In the past year, the Harry Potter Alliance — mission: promote Rowling’s messages of love, tolerance, and social justice — has launched grassroots campaigns to combat a host of issues, from the genocide in Darfur to racial and sexual discrimination. Slack has been troubled for some time by drastic cuts in foreign news coverage in favor of weather, sports, and tabloid items. But he was particularly disturbed by the inevitable repercussions of Martin’s proposal to allow media companies to own both newspapers and radio/television stations in the country’s top 20 markets. It came as no surprise to Slack when the FCC voted to accept Martin’s plan on Tuesday.

On December 10, Slack partnered with  stopbigmedia.com   to release “Potterwatch” (stopbigmedia.com/potterwatch), a combination podcast and free-for-download wizard-rock compilation titled Rocking out Against Voldemedia. The podcast itself is modeled after the underground radio show in Deathly Hallows that was designed to get real news and information to the wizarding community in spite of Voldemort’s restrictions. “They combined humor and real news, and that’s what we’re doing, too,” says Slack. The podcast features wizard-rock tunes, a 1940s-style radio play, and an interview with a Darfur activist who lost her entire extended family to violence in the region.

The online-only ROAV album comprises 10 songs on the theme of media consolidation. The Remus Lupins’ two-minute long “(Never) Do What You’re Told” is the closest ROAV gets to a party track: over a driving synth beat, Alex Carpenter rails on the liars in the Ministry and the Daily Prophet newspaper: “Your tongue got confundus with the mistruths you told/No you can’t fool us, ’cause this is getting old.” “The Rebel Call,” a plaintive, folksy guitar ballad by the Whomping Willows, has frontman Matt Maggiacomo lamenting, “People are drinking hate like butterbeer.” In “Don’t Believe It,” Harry and the Potters fulfill their role as the Clash of wizard rock.

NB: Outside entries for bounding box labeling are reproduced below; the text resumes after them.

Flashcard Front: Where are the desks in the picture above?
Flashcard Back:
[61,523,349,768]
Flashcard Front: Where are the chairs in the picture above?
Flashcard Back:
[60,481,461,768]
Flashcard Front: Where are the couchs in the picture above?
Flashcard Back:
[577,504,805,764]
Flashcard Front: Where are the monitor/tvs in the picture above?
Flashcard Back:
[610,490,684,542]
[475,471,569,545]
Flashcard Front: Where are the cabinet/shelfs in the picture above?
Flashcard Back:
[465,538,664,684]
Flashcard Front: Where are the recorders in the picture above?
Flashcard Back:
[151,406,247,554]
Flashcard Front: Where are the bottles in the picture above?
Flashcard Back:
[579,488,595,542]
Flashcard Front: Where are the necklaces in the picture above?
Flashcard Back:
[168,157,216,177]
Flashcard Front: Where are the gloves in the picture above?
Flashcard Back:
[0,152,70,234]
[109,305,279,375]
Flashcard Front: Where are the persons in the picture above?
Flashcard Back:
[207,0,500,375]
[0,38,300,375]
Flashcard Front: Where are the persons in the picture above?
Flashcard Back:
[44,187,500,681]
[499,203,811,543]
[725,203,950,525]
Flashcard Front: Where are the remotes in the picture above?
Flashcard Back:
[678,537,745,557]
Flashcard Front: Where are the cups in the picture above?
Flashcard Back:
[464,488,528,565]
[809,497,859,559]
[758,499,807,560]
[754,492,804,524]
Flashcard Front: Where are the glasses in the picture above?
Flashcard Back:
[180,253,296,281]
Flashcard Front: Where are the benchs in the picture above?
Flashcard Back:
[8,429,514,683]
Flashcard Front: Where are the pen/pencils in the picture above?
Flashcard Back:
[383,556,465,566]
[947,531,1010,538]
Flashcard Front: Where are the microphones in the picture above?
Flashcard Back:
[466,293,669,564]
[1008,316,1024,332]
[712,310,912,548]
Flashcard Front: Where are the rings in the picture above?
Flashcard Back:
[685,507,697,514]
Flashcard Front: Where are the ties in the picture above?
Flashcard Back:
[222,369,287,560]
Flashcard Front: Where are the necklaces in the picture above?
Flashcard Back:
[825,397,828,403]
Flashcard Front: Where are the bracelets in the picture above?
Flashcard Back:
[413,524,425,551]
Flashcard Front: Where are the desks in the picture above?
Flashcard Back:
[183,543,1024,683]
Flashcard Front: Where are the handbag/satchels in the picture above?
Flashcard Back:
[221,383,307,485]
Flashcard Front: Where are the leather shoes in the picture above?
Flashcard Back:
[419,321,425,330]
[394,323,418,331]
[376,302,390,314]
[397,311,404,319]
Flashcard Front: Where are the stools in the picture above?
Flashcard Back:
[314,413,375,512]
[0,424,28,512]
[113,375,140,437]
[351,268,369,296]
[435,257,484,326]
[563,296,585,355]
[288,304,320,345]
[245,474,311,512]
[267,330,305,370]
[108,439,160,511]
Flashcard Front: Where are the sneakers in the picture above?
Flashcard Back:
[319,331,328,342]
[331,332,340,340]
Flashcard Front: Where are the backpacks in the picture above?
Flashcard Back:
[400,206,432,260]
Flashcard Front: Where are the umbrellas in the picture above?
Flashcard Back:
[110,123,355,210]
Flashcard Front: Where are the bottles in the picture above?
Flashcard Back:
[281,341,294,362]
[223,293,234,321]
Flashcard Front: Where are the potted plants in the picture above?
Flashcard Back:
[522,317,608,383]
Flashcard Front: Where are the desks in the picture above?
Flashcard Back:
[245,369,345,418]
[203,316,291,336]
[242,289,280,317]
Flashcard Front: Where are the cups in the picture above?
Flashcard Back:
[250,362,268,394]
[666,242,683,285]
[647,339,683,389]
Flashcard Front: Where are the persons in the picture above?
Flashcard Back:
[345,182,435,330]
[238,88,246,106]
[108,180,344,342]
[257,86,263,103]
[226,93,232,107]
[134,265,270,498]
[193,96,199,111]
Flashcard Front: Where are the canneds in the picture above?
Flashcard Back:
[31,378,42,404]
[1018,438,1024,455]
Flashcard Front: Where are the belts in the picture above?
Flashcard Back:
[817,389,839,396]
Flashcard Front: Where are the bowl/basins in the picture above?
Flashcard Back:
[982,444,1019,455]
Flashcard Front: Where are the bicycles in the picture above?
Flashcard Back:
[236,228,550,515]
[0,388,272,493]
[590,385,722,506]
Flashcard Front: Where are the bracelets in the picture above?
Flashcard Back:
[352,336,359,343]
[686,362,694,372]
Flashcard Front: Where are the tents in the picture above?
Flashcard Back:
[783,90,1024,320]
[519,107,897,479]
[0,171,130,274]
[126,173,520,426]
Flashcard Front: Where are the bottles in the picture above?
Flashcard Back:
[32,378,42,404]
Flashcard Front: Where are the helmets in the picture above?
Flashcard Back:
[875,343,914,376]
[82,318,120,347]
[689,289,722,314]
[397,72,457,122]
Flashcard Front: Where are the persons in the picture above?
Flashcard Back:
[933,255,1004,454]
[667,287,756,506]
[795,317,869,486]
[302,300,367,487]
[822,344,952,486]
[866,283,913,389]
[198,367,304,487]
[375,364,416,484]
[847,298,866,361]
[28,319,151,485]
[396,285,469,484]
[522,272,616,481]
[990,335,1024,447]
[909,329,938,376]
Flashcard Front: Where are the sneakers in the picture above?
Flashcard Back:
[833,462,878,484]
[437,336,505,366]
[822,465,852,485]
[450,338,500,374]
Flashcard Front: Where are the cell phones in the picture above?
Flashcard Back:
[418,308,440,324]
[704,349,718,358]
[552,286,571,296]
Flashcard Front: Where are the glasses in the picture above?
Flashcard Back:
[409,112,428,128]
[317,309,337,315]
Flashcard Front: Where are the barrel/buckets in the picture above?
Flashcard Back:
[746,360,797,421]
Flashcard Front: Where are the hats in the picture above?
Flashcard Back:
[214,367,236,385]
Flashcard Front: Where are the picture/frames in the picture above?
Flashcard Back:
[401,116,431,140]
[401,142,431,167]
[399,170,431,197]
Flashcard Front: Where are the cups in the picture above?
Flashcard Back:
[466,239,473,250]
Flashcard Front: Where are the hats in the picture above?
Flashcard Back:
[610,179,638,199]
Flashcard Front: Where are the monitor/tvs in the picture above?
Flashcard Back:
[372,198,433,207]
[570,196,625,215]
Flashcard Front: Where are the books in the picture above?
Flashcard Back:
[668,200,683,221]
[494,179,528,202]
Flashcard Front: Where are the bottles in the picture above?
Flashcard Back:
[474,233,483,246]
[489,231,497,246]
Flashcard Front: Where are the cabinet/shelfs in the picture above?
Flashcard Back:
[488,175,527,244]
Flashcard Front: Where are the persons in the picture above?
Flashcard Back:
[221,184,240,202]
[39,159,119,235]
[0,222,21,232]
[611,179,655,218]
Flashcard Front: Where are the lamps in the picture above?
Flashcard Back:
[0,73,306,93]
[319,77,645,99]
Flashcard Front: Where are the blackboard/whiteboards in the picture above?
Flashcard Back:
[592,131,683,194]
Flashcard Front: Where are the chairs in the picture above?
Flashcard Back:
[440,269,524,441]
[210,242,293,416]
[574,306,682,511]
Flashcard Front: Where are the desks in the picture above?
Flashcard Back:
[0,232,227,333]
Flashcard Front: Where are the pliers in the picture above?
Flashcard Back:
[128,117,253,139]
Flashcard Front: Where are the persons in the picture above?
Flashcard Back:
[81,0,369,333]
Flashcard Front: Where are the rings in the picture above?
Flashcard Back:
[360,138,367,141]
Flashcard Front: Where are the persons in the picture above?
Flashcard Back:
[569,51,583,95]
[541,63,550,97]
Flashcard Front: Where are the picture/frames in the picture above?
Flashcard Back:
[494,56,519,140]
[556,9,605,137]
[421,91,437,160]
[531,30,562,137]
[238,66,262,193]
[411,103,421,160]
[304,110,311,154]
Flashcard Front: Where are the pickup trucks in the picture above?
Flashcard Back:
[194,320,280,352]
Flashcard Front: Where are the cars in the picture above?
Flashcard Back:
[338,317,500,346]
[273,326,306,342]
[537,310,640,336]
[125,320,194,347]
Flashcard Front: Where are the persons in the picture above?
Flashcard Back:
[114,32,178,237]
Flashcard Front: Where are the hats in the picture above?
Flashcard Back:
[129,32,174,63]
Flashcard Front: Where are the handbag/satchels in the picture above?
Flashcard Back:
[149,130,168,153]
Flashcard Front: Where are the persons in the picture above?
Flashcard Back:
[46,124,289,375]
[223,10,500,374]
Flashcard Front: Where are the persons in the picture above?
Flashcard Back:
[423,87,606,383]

“These news companies are in bed with the FCC to skew the rules so that they’re the only voices out there, and the independent voices, other voices that would be covering issues that aren’t motivated specifically for profit, are being overshadowed,” says Slack. In spite of the December 18 decision, he’s not without hope. Slack wants the Pottercast to rally support for the bipartisan Media Ownership Act of 2007, which would halt the FCC’s efforts to gut media ownership rules.

“Kevin Martin had better look out, because he didn’t factor in on Harry Potter fans taking a stand.”